*Action item*. Pull every line that includes the word "Start" out of the data below and copy it.

---- Data to use

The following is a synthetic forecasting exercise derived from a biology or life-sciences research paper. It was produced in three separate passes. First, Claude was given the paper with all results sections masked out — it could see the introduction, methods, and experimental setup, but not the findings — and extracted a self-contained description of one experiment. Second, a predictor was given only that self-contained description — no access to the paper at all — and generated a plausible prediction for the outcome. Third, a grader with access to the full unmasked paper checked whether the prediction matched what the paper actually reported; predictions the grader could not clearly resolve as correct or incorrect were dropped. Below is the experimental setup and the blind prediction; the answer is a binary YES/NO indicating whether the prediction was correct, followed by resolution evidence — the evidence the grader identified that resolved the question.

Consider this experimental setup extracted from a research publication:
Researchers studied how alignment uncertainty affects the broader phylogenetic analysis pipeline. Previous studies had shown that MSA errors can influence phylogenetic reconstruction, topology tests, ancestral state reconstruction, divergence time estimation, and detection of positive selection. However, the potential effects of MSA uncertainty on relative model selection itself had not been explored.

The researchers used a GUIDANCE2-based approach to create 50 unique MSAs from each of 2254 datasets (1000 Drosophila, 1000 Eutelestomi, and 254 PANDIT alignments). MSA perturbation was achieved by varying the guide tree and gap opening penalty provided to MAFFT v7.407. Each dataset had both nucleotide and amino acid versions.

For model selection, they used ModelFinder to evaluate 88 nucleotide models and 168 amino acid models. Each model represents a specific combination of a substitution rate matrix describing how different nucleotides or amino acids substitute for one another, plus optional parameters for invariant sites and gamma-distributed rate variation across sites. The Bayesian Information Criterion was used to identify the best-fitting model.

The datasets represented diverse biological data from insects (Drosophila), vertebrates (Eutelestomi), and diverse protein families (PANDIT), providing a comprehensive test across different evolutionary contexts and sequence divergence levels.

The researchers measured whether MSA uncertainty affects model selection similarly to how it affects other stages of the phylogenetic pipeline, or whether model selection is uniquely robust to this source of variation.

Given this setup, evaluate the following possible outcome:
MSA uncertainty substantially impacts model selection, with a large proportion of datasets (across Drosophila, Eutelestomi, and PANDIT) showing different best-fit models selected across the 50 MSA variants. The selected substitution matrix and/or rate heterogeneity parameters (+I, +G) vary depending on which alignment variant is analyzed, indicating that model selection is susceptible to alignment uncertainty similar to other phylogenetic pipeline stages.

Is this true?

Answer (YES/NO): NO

--------
---- Data to use

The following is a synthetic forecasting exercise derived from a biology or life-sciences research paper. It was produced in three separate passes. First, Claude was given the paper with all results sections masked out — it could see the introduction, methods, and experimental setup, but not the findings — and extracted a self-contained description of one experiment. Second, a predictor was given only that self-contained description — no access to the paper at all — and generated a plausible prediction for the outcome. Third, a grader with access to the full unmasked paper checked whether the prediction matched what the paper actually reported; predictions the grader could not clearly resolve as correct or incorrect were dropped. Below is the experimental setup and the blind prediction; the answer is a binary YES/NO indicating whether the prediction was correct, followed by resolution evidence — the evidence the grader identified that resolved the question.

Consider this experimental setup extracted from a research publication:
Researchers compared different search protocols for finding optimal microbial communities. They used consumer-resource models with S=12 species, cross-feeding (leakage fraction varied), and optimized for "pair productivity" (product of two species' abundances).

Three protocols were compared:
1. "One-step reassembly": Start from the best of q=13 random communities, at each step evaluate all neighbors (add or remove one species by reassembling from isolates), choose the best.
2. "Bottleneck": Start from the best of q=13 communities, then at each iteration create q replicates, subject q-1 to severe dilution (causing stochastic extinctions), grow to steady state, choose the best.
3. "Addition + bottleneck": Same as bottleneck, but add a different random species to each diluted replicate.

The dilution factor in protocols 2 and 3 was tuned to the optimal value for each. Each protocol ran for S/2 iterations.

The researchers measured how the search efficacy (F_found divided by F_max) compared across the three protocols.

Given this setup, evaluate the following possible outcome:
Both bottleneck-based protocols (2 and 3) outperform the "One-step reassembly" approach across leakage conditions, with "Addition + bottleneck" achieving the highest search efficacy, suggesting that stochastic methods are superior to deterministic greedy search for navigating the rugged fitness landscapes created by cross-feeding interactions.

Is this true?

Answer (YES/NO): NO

--------

*Written response*.
1. "One-step reassembly": Start from the best of q=13 random communities, at each step evaluate all neighbors (add or remove one species by reassembling from isolates), choose the best.
2. "Bottleneck": Start from the best of q=13 communities, then at each iteration create q replicates, subject q-1 to severe dilution (causing stochastic extinctions), grow to steady state, choose the best.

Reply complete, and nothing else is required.